Task A:
Decide whether each statement below agrees with the article on Trump and the Korean leaders. Answer yes or no for each, and quote the words of the article that settle it. (i) On April 30, Trump suggested that his meeting with Kim could take place at the Peace House in Panmunjom. (ii) Schoolchildren presented Moon Jae-in with a bouquet of flowers. (iii) Trump announced in April that he was prepared to meet Kim in person.
Task B:
Recast the paragraph of the article on Trump and the Korean leaders that begins "Of course, last week this was the site" as a short list, keeping its main facts.
Task C:
Carry on the article on Trump and the Korean leaders from its final sentence.

** BEGIN Text passage **

WeeklyWorker

03.05.2018
Kim Jong-un and Moon Jae-in: the mood could suddenly change

Trump, the peacemaker?

Eddie Ford is sceptical about the recent love-fest between the Korean leaders

Donald Trump surprised almost everyone back in March by announcing that he was prepared to meet in person the “little rocket man”, Kim Jong-un, the supreme leader of North Korea.

Previously the world had been holding its breath, scared stiff that a conflagration could break out, involving nuclear-armed powers such as China and the United States - hardly surprising, given that at one point Trump was warning that North Korea “will be met with fire and fury like the world has never seen”. But, with armageddon seemingly averted, on April 30 the US president suggested that his planned meeting with Kim - due some time this month - could take place at the Peace House in Panmunjom, situated right on the border between North and South Korea.1

Of course, last week this was the site for the historic love-fest between Kim and the South Korean president, Moon Jae-in - the latter described by one newspaper as a “left-leaning liberal”.2 On a bright spring morning the two leaders held hands and virtually danced backwards and forwards across the border, whilst a military band played Korean folk songs familiar to people on both sides of the border - before posing for photos with schoolchildren, who presented Kim with a bouquet of flowers. At the closed morning session between the leaders, Kim apparently joked to Moon that he “won’t interrupt your early morning sleep any more” with ballistic missile tests. Who says that Stalinist dictators do not have a sense of humour?

** END Text passage **
** BEGIN Provided material **

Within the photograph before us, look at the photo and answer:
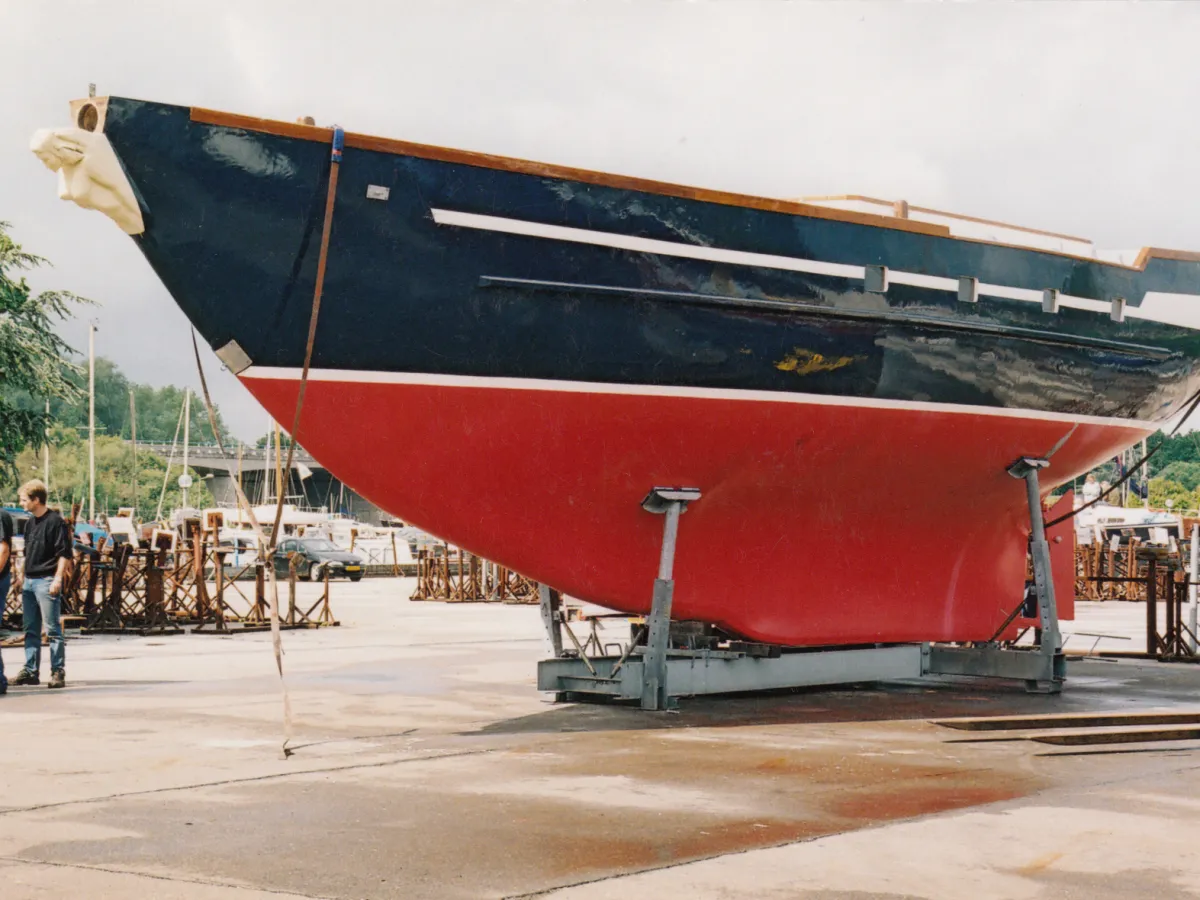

** END Provided material **

Task output A:
(i) Yes: "on April 30 the US president suggested that his planned meeting with Kim - due some time this month - could take place at the Peace House in Panmunjom"
(ii) No: "posing for photos with schoolchildren, who presented Kim with a bouquet of flowers"
(iii) No: "Donald Trump surprised almost everyone back in March by announcing that he was prepared to meet in person the “little rocket man”, Kim Jong-un"

Task output B:
- The previous week, the Peace House in Panmunjom hosted a meeting between Kim and South Korean president Moon Jae-in, whom one newspaper called a "left-leaning liberal."
- On a bright spring morning, the two leaders held hands and crossed back and forth over the border while a military band played Korean folk songs familiar on both sides.
- They posed for photos with schoolchildren, who gave Kim a bouquet of flowers.
- In the closed morning session, Kim reportedly joked that he would no longer interrupt Moon's early morning sleep with ballistic missile tests.

Task output C:
At the end of the day, Kim and Moon issued a joint statement (the Panmunjom declaration) promising to bring “lasting peace” to the peninsula through a commitment to “complete denuclearisation” - a not insignificant formulation - and the formal cessation of hostilities between the two countries, which are still technically at war. This could take the form of a peace treaty possibly brokered by China. The statement went on to say that both South and North Korea “shared the view that the measures being initiated by North Korea are very meaningful and crucial for the denuclearisation of the Korean peninsula and agreed to carry out their respective roles and responsibilities in this regard”.

The statement did not specify what Pyongyang expected in return for abandoning its nuclear weapons, which the regime - not without reason - has always regarded, at least up until now, as its best deterrent against suffering the fate of a Saddam Hussein or Muammar Gaddafi. Indeed, you can quite justifiably argue that the recent turn of events has vindicated North Korea’s nuclear strategy - without its own weapons of mass destruction, it seems unlikely that the US would have made its recent overtures to the Kim regime.

The Korean leaders agreed to talk regularly by phone and meet more often, starting with an autumn summit in Pyongyang - it’s good to talk. They vowed to work “more closely” on a host of bilateral issues, including reuniting families divided by the Korean war and “improving” cross-border transport links. The “goodwill” measures would begin with a halt to “all forms of hostility” on land, at sea and in the air, at least according to the Panmunjom declaration. Sweetly, the demilitarised zone separating the two countries and the western maritime border will be turned into “peace zones”. Both countries will suspend all loudspeaker propaganda broadcasts, dismantling broadcasting equipment, and will also stop sending propaganda leaflets over the border.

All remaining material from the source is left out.